**Written task:** Reproduce the listing below character for character; drop every image.

Excerpts of spatial question data
________________________
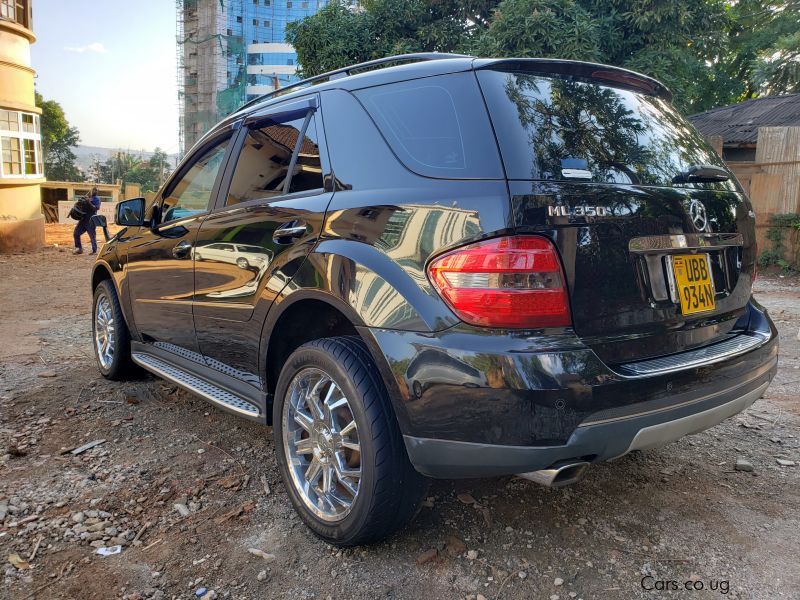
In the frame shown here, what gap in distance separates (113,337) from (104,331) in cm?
30

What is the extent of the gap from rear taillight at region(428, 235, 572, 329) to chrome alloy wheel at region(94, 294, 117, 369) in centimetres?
344

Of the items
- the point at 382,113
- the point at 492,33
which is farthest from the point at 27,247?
the point at 382,113

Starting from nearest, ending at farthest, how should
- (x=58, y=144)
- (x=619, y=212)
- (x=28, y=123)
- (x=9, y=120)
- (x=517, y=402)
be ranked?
(x=517, y=402), (x=619, y=212), (x=9, y=120), (x=28, y=123), (x=58, y=144)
________________________
**Result of this task:**
In the frame shown here, what gap in distance separates (113,337) from (104,331) in cm?
30

What is the extent of the gap from rear taillight at region(428, 235, 572, 329) to chrome alloy wheel at region(94, 294, 117, 369) in centimetres?
344

Of the items
- the point at 382,113
- the point at 492,33
which is farthest from the point at 27,247?
the point at 382,113

Starting from nearest, ending at farthest, how should
- (x=58, y=144)
- (x=619, y=212)
- (x=28, y=123)
- (x=9, y=120)
- (x=517, y=402)
be ranked?
(x=517, y=402), (x=619, y=212), (x=9, y=120), (x=28, y=123), (x=58, y=144)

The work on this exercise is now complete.